>>>
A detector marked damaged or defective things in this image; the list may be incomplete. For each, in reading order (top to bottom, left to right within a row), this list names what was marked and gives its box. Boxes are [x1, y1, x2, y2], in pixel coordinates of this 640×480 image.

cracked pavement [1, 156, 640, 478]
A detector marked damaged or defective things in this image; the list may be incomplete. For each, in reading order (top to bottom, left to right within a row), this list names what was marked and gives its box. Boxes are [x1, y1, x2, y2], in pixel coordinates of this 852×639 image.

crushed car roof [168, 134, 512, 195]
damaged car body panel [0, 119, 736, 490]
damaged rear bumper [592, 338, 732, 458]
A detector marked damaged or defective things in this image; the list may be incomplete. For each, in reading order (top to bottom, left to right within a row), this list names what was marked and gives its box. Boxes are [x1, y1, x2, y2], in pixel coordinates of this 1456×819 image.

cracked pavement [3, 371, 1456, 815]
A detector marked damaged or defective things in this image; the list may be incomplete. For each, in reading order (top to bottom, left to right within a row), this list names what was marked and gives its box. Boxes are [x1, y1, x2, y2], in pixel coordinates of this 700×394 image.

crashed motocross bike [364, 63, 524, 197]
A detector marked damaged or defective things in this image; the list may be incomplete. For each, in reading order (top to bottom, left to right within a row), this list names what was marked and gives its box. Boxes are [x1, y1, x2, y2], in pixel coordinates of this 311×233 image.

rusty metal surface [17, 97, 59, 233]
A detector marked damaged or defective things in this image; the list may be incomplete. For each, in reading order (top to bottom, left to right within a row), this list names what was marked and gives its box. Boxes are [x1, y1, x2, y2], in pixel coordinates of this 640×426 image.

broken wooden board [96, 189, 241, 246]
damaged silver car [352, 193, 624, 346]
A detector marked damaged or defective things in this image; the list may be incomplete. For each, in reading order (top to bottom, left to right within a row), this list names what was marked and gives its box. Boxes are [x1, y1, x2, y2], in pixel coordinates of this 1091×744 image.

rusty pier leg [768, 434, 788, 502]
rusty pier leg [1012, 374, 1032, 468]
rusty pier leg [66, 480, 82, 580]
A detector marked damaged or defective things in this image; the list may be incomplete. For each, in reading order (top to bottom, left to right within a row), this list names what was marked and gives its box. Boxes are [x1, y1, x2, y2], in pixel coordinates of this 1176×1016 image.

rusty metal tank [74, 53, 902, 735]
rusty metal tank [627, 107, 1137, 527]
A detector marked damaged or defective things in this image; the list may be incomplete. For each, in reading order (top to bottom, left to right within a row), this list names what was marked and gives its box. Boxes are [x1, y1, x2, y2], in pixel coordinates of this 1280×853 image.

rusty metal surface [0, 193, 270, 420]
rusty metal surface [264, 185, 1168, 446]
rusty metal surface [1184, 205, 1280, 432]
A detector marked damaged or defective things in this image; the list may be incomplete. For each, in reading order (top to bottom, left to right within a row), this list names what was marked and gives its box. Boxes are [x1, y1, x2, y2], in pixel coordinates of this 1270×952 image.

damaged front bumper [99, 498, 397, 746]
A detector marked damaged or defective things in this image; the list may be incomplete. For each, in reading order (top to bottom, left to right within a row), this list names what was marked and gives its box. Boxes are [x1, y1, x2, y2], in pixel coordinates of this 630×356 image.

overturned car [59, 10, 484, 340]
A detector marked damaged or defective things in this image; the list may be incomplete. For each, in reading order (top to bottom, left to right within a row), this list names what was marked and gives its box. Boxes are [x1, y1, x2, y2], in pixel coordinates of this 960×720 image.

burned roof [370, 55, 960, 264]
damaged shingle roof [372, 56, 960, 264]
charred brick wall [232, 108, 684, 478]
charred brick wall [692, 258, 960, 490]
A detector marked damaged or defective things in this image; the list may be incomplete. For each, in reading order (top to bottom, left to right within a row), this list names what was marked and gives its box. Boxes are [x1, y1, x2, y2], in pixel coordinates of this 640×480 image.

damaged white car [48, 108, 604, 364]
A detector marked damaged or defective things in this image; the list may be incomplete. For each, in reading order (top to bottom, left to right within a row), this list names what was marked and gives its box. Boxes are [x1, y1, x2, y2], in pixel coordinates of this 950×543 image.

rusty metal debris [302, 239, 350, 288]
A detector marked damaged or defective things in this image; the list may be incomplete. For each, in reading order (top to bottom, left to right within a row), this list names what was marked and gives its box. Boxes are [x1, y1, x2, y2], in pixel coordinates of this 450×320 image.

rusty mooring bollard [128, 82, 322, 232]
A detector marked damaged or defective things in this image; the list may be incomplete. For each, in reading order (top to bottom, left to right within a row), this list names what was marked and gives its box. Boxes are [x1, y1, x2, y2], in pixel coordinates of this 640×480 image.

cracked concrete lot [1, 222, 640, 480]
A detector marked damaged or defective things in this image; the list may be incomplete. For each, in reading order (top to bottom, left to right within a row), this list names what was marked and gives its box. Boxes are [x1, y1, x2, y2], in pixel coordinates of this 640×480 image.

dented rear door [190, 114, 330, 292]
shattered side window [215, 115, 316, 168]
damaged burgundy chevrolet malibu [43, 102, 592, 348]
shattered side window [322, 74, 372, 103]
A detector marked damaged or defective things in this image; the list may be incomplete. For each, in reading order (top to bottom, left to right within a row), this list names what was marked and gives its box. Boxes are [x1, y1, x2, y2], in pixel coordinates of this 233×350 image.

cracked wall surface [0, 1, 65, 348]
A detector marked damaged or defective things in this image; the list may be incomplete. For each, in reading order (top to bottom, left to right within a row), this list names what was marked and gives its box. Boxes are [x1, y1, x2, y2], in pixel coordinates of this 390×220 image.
<<<
▶ _AIM OF THE EXERCISE_
Duplicate the lines of the listing above, without alteration, from the line containing "this 640×426 image." up to and including the line containing "damaged silver car [352, 193, 624, 346]".

▶ _FULL OUTPUT_
A detector marked damaged or defective things in this image; the list may be incomplete. For each, in reading order (top to bottom, left to right within a row), this list names what was marked and gives its box. Boxes are [x1, y1, x2, y2], in pixel coordinates of this 640×426 image.

broken wooden board [96, 189, 241, 246]
damaged silver car [352, 193, 624, 346]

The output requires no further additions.